Fenerbahçe, iki maçlık fazlalığa rağmen Beşiktaş ile arayı açmasının mümkün olmadığını gördü. Bırakın ikisini, Kartal Mersin'i yenerse bir maç eksiğiyle de olsa bir puan fazlasıyla liderliği alacak, Fenerbahçe karşısına rahat çıkacak. Çünkü bilecek ki, Kadıköy olmazsa Trabzonspor; bunlardan biri bile kazanılsa yine lider benim... Diğer sonuçlar zaten tamamen avanta...
* * *
İşte böyle bir maçın galibi oldu Beşiktaş... Daha 14. saniyede Larsson becerikli olsa ya da Tolga bu kadar becerikli olmasa maç farklı olabilirdi. Tolga sadece burada mı damgasını vurdu? İkinci yarıda öyle toplar çıkardı ki, yedek kulübesindeki yeni kaleci Boyko bile kıskandı! Bu maçı izledikten sonra zaten umudu da kalmamıştır...

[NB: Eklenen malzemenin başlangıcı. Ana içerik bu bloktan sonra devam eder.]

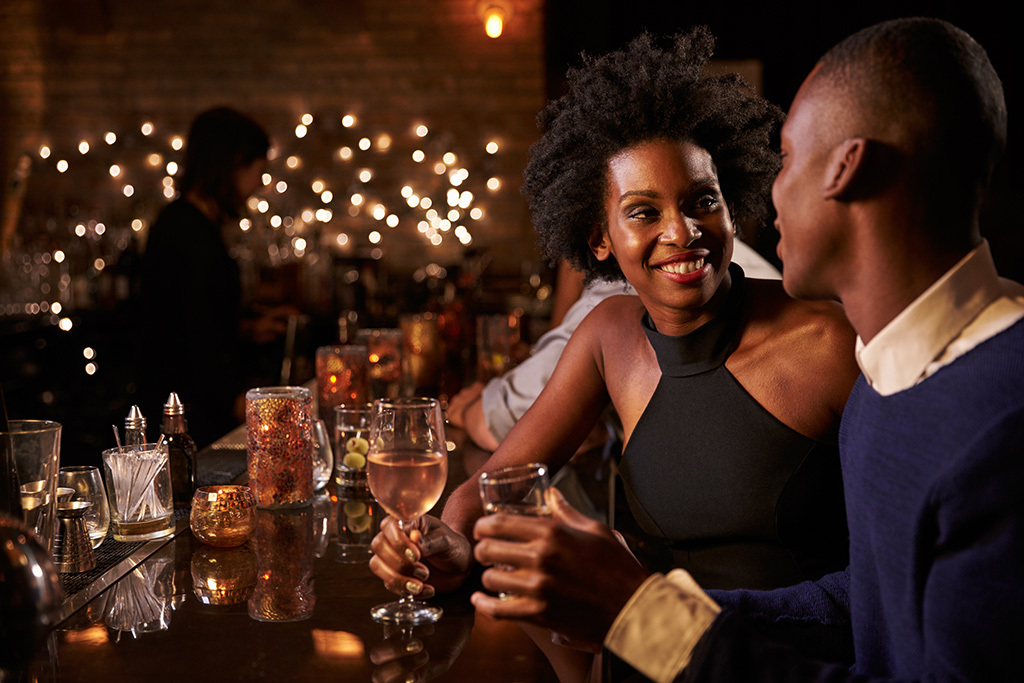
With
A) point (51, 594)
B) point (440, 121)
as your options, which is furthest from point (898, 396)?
point (440, 121)

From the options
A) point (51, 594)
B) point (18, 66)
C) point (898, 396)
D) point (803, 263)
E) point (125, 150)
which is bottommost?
point (51, 594)

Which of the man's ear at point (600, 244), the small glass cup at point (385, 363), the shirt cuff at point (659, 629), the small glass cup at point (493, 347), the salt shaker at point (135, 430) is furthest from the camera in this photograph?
the small glass cup at point (493, 347)

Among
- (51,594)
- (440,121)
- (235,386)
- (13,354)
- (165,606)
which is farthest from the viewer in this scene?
(440,121)

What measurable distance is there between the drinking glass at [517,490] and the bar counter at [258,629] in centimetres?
14

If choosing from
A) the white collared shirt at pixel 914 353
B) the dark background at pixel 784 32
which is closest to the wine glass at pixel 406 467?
the white collared shirt at pixel 914 353

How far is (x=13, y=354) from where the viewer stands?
180 inches

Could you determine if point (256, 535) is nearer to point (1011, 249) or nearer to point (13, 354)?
point (13, 354)

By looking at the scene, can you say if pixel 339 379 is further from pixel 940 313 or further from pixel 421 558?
pixel 940 313

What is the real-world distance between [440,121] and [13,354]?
311cm

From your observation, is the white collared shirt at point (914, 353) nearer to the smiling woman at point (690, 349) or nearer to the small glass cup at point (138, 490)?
the smiling woman at point (690, 349)

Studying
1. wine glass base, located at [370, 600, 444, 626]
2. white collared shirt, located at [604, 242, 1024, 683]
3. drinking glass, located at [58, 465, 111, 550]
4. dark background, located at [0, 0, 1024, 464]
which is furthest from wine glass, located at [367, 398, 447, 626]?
dark background, located at [0, 0, 1024, 464]

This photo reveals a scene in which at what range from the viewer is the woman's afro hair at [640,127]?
164 centimetres

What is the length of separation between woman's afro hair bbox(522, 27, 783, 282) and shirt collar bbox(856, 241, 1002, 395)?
0.81 m

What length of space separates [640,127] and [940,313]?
0.86 meters
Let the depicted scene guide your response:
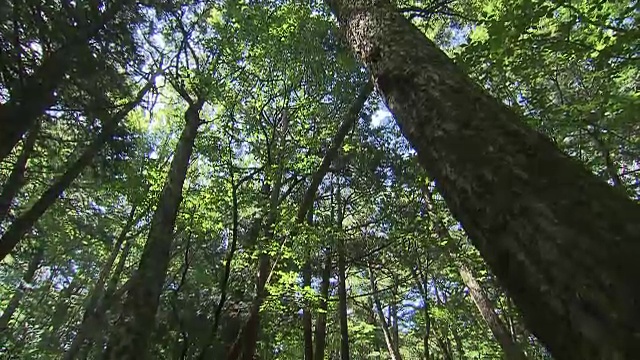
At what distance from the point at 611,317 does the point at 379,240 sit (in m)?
10.1

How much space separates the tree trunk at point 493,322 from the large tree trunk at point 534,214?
6.48 m

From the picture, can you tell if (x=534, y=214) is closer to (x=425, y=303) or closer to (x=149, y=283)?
(x=149, y=283)

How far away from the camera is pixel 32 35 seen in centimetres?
453

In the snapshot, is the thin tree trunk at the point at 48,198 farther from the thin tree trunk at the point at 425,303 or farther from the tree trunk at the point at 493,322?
the thin tree trunk at the point at 425,303

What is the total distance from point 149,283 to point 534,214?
5.54 metres

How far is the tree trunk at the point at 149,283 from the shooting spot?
16.4ft

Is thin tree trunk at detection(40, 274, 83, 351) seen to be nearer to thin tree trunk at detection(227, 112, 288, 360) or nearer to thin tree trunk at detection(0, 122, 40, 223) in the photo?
thin tree trunk at detection(0, 122, 40, 223)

Beşiktaş'ta Rhodolfo'nun sakatlığı belki ilk lig maçında oynama fırsatı bulan Alexis'e yaradı ama gelecek adına işin endişe verici boyutunu da gözler önüne serdi. Çünkü bu takımdan sadece Ersan değil, Pedro Franco ve Milosevic gibi iki stoper daha gitti. İki tane geldi ama bu takımın Mersin İdman Yurdu ve Trabzonspor ile oynayacağı iki maç var. Marcelo ve Alexis, erteleme sırasında tescilli olmadığı için bu karşılaşmalarda görev yapamayacak. Böyle olunca iş emanetçilere kalacak!
* * *
Tosiç, Gaziantepspor karşısında 18 kişilik kadroda yoktu. Belli ki hafta içindeki hastalığı, Şenol Güneş'in belirleyiciliğine katkıda bulunmuş. Ama İsmail Köybaşı'nı gördükten sonra, Tosiç'in de işi çok zor... Kendini sol stoper olarak hazırlasa daha iyi olur!
* * *
Gökhan Töre, ilk gole imzasını attı, ikincide asisti yaptı. O ana kadar vasatın üzerine çıkamayan Gökhan, maçın kader adamı oldu. Ama onun da hakkını vermek gerek, Gökhan'dan önce solda yer alan Olcay iki pozisyonu ezdi, Gökhan bölge değiştirir değiştirmez o bölgede rakibini ezdi. Tabii Alperen'in büyük yardımıyla...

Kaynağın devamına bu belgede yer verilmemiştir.